You really have two questions in one, here;
What do these two regular expressions do?
/<(.*?)>.*?</\1>/
A dot, '.', is an atom that matches any character. The asterisk after it means "match the previous atom as many times as possible." The combination is referred to as "greedy" as the dot matches anything and the '*' says - "just keep going" and so, without any other constraint or anchor, the combination 'eats' or matches the rest of the string. The question mark changes this behaviour from "greedy" to "stingy" - it will try to match as little as possible.

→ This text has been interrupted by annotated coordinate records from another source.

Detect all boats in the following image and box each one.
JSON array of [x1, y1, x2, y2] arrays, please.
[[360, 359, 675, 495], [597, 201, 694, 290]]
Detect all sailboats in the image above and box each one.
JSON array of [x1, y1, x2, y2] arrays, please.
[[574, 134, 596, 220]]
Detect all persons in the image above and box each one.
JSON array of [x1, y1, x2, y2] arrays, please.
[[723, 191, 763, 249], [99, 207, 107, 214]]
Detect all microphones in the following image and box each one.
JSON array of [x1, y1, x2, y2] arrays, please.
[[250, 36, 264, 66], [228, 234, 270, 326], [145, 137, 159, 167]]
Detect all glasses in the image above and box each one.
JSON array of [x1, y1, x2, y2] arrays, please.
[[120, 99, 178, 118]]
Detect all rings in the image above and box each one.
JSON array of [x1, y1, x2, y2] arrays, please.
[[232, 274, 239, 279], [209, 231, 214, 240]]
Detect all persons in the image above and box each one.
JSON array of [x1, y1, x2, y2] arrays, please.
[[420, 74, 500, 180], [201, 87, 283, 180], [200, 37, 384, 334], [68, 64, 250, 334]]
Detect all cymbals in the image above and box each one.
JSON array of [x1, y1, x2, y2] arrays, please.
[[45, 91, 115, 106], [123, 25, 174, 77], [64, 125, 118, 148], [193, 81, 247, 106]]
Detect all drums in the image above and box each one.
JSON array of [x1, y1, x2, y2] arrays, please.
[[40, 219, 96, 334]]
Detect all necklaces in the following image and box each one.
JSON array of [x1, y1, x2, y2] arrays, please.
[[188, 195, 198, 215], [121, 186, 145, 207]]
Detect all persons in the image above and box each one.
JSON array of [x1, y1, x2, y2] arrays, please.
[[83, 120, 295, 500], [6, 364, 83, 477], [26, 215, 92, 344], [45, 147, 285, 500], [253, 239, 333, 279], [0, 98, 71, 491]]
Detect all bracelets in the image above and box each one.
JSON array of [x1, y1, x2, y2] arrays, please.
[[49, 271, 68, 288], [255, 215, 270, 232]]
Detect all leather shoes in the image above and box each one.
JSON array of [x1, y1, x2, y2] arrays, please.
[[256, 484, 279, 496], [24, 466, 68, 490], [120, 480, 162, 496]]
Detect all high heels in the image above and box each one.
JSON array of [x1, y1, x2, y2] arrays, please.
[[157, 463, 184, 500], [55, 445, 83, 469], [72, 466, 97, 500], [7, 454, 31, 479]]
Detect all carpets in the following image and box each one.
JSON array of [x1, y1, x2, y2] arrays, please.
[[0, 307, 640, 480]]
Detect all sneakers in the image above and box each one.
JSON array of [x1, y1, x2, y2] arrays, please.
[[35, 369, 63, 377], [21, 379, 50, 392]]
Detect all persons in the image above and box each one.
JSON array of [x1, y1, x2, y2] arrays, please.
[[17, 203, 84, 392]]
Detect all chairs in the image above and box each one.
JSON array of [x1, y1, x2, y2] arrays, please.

The round brackets - or parentheses - don't stipulate what to match - they are there to indicate that you want to "capture" whatever does match to a special variable called "$1" for the first pair of brackets, "$2" for the second and so on.
So this, - <(.*?)>
means, match an open angle bracket (or "less than"), then match anything (but take up as little as possible) and then match a closing angle (or "greater than"). The round brackets stipulate nothing about what to match - they just mean "Put whatever text is between the angle brackets into $1."
The \1
in the last part, <\/\1>
, is what's called a back reference - it means "whatever you captured in the first set of round brackets I want to match again right here". The \/
before it is an escaped forward slash - so what we are looking for here is a "tag" (text surrounded by angle brackets), some text and then a matching "closing tag" - ie the same text in angle brackets with a '/' out the front.
/<(.*?)>.*</\1>/
This does almost the same thing except it tries to take as much text as possible between the opening and closing tags.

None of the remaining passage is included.